# [DATA SECTION]
[Start of Attachment]
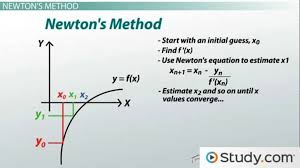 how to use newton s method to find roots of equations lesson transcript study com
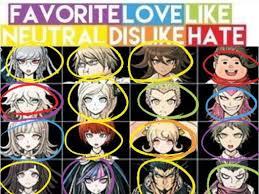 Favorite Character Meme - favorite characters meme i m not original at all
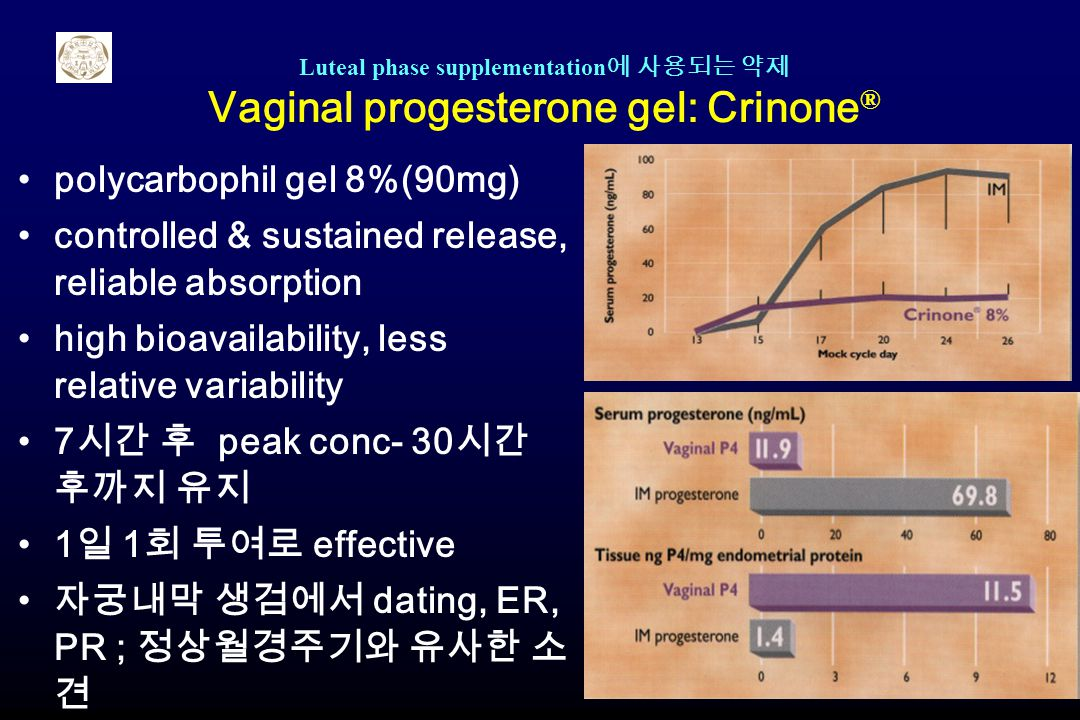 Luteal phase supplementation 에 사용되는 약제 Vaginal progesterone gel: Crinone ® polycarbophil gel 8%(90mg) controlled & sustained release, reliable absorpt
[End of Attachment]
# [TASK BRIEF]
Give the complete material again, exactly as written. Do not include the pictures.

# [RESULT BELOW]
 how to use newton s method to find roots of equations lesson transcript study com
 Favorite Character Meme - favorite characters meme i m not original at all
 Luteal phase supplementation 에 사용되는 약제 Vaginal progesterone gel: Crinone ® polycarbophil gel 8%(90mg) controlled & sustained release, reliable absorpt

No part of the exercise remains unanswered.